We’ve all heard that mindfulness while eating can help you lose weight – and they might be on the right path. New research from Japan has shown that people who eat their food fast are at a higher risk of developing metabolic syndrome, a term that covers heart disease, diabetes and stroke.
With a group of over 1,000 participants, researchers examined the speed at which people ate and the incidence of metabolic disease 5 years later.
The study found that people who finish their plates first had a 11.6% chance to develop metabolic syndrome than slow eaters, who had just a 2.3% chance. Average-paced eaters were still at a higher chance, at 6.5%.

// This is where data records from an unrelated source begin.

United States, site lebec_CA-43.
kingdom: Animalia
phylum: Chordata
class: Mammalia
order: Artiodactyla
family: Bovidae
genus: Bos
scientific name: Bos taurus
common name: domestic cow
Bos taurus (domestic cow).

Metabolic syndrome includes factors such as abdominal obesity, high fasting blood sugar, high blood pressure and high triglycerides, which can contribute to stroke, heart disease and diabetes.

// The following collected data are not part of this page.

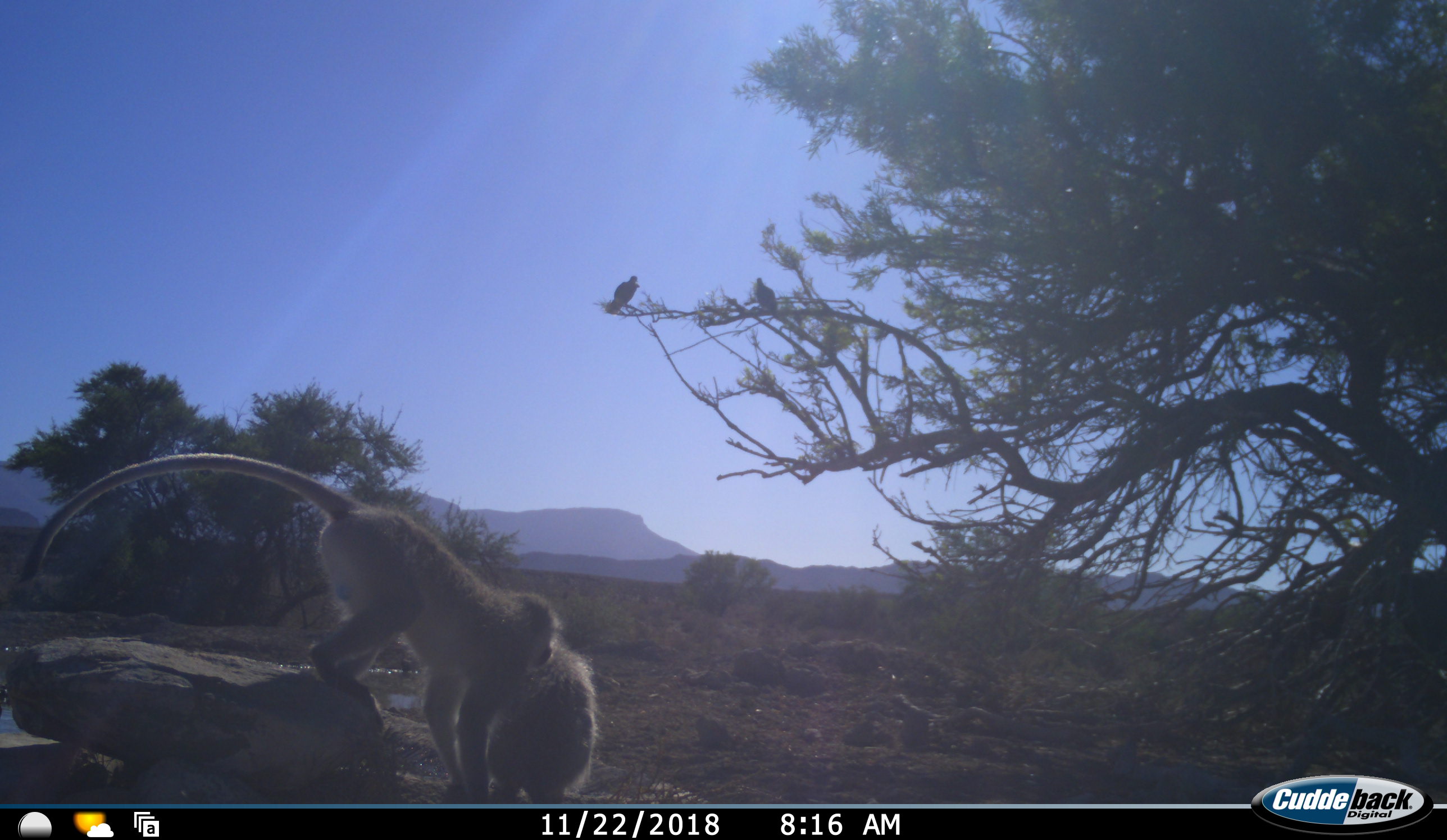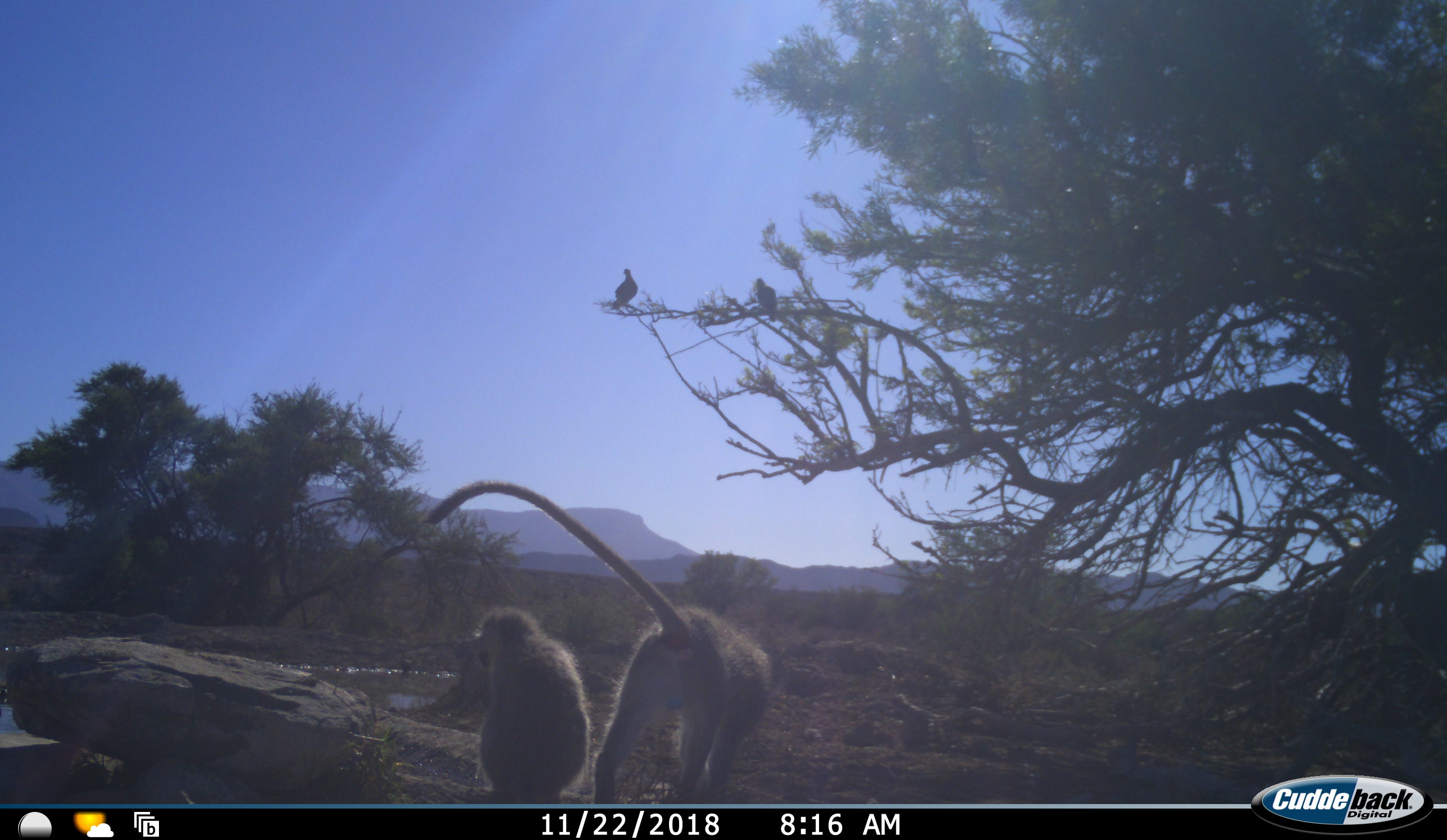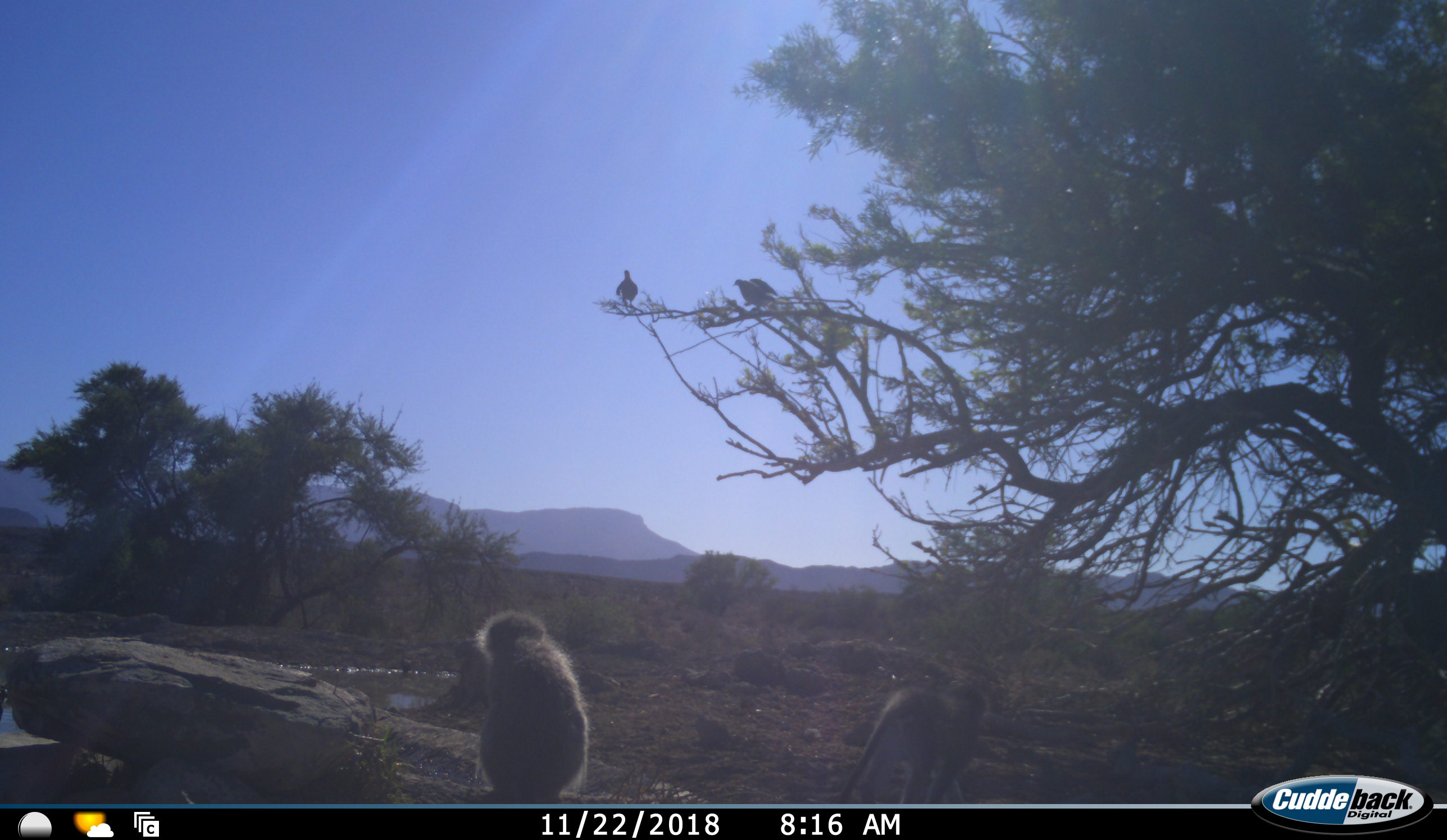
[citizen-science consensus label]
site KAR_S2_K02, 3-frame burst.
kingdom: Animalia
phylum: Chordata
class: Aves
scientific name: Aves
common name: bird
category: birdother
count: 2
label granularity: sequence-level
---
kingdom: Animalia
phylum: Chordata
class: Mammalia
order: Primates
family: Cercopithecidae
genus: Chlorocebus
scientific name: Chlorocebus pygerythrus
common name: vervet monkey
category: monkeyvervet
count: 2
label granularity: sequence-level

This correlation is thought to be due to the fact that when you eat fast, your body doesn’t have time to process the fact that it’s full until you’ve already overeaten, which can contribute to weight gain and glucose fluctuations.

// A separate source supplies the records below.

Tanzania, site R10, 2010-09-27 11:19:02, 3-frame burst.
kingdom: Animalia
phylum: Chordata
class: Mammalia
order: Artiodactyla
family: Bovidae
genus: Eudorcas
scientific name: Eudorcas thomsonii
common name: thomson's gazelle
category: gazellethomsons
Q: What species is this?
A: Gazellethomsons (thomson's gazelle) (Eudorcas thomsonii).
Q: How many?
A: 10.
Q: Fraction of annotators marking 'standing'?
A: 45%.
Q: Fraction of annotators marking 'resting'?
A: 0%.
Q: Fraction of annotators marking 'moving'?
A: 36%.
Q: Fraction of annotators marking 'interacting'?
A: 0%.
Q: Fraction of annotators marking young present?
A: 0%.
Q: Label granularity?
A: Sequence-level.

“Eating more slowly may be a crucial lifestyle change to help prevent metabolic syndrome,” said Takayuki Yamaji, study author and cardiologist at Hiroshima University. “When people eat fast they tend not to feel full and are more likely to overeat.”
Keep this in mind when you reach for a second helping over the festive season – take a break between dishes, you might be more full than you realise.